-- EXERCISE PROMPT --
In the MapReduce text, which property sets the number of overflow files beyond which a combine also runs during the merge?

---------- SOURCE EXTRACT

Hadoop Series - MapReduce

Hadoop Series - MapReduce#

The main idea of MapReduce: automatically split a large computation program into Map and Reduce, divide and conquer.

Process Overview#

input --> map --> shuffle --> reduce ---> output

Map Side Process#

Map: Custom Map function to process data
Partition: To send the results of the map to the corresponding reduce side. The total number of partitions equals the number of reducers. The specific implementation is: hash the key, then take the modulus with the number of reduce tasks, and then go to the specified job (default HashPartitioner, can be customized through job.setPartitionerClass(MyPartition.class))
Sort: First sort by the partition number in <key,value,partition>, then sort by key, this is the sort operation, and the small overflow files are partitioned, ensuring that keys are ordered within the same partition.
Combine: Perform statistics in advance, conduct local merging to reduce data transmission costs from the Map side to the Reduce side. Developers must set combine in the program (custom combine operation in the program through job.setCombinerClass(myCombine.class)). This may occur in two stages: (1) After the map output data is sorted by partition, a combine operation will be executed before writing to the file, provided this operation is set in the job. (2) If the map output is large, and the number of overflow files exceeds 3 (this value can be configured through the property min.num.spills.for.combine), a combine operation will also be executed during the merge process.

--------------------
---------- DATA TO EXAMINE

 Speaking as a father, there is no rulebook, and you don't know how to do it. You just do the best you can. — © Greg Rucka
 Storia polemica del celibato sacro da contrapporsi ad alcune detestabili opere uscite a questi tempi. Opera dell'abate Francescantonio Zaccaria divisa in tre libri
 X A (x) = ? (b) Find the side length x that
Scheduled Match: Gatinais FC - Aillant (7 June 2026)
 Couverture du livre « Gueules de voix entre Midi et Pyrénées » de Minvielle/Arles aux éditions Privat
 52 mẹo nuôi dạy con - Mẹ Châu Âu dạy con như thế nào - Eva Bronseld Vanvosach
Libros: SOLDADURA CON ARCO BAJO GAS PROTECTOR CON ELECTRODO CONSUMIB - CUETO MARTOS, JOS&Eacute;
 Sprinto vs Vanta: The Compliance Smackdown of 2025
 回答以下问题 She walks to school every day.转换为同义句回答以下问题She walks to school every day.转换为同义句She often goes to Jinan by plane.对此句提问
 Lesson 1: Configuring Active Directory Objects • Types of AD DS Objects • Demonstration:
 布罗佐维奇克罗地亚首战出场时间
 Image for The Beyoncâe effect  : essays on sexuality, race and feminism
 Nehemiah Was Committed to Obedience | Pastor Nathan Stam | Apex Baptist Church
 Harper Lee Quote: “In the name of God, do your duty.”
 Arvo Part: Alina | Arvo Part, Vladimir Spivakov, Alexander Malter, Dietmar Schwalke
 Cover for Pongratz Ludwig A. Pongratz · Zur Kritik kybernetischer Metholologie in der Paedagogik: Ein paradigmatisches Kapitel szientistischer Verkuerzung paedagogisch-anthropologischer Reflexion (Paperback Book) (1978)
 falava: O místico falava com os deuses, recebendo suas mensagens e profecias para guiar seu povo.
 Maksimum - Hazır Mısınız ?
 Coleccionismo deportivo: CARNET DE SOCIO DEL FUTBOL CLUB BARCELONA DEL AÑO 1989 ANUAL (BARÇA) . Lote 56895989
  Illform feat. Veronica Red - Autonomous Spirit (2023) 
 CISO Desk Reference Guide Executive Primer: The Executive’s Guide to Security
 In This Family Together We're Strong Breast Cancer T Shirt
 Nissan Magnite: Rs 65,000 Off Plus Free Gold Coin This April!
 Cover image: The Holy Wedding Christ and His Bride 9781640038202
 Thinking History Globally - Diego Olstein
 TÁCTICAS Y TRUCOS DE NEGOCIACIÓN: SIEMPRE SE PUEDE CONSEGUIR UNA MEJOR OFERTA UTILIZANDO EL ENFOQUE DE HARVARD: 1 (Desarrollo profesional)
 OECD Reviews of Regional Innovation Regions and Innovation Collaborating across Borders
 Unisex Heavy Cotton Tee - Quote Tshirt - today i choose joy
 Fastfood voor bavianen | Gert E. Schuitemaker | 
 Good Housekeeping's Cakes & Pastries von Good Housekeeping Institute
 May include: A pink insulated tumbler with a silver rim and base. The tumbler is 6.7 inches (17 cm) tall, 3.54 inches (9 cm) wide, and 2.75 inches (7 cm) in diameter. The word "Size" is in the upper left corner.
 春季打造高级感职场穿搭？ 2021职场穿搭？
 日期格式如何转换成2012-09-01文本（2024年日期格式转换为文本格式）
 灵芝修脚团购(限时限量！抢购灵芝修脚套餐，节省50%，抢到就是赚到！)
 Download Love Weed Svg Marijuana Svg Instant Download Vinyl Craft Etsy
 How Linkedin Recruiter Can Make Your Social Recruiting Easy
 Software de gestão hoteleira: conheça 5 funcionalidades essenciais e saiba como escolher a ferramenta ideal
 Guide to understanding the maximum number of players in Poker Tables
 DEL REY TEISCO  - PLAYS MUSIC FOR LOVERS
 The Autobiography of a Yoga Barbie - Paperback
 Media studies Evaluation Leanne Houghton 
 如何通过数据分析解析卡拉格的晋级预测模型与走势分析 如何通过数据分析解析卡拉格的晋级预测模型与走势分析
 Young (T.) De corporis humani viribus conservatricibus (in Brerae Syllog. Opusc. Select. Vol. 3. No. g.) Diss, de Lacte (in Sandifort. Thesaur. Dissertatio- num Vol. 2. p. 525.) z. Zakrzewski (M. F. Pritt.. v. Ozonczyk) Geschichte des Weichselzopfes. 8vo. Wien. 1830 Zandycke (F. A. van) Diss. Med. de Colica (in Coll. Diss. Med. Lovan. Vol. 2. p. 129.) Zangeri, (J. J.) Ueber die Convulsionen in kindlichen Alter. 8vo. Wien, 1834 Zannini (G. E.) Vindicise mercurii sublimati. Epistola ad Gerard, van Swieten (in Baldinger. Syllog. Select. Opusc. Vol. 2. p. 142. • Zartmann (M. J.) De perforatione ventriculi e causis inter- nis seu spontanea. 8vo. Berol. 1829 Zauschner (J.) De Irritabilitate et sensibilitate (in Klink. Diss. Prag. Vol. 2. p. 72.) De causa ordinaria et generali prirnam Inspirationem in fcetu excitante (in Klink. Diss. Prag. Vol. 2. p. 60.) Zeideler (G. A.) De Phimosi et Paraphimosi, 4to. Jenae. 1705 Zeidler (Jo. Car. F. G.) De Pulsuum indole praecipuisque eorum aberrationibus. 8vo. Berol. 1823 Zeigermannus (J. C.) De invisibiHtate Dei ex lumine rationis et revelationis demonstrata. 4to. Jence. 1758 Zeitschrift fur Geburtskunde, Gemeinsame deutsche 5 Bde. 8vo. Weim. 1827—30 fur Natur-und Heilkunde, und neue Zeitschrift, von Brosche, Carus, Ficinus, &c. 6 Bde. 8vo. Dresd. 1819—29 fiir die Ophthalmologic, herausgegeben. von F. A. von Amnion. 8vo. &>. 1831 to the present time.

--------------------

-- SOLUTION --
min.num.spills.for.combine